La chaude nuit, claire d’étoiles, palpitait. Par-dessus le talus des fortifications, il la regardait. Il s’amusait à suivre, grâce au repère d’une lointaine cheminée, la montée lente et graduelle de Véga, que le reste de la Lyre accompagne à distance pleine et qui semble entraîner avec elle toute la céleste géométrie. Il laissait s’apaiser en lui le tumulte de son discours. Et il rêvait, heureux de la détente de ses nerfs et du silence de son esprit.

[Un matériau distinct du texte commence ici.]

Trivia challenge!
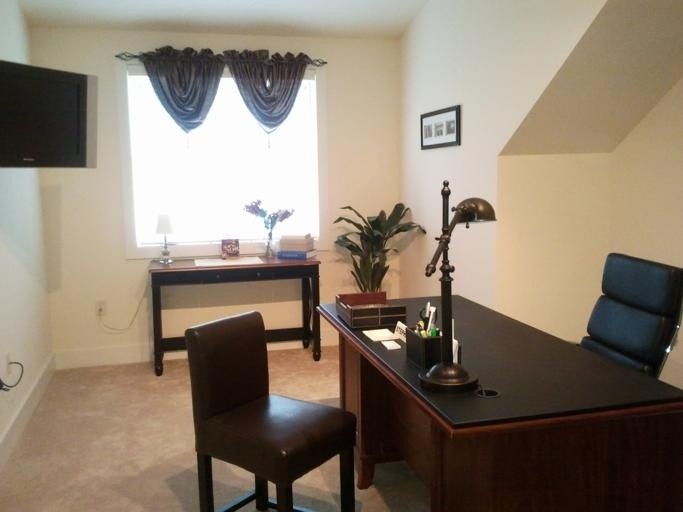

Mais il aperçut Picrate, qui tirait de sa poche un gros mouchoir de coton bleu à carreaux et s’en essuyait les paupières.
– Tu pleures, Picrate?
Picrate ne répondit pas. Il soupira, fit de la tête un signe de dénégation, se mordit la lèvre et pleura encore.
– Ne dissimule pas que tu pleures, Picrate, et ne regrette pas de pleurer. Assure-moi seulement que tes larmes n’ont pas pour origine quelque souffrance personnelle: nulle rage de dents ne t’éprouve, nulle migraine ne t’accable?.. Non! je le savais. Ton espoir s’identifie à celui de l’humanité désabusée. Qu’il est grand et qu’il est pathétique! Cher Picrate, enfantin comme l’humanité, on t’a cassé ton beau jouet!.. Donne-moi ta main, mon Picrate …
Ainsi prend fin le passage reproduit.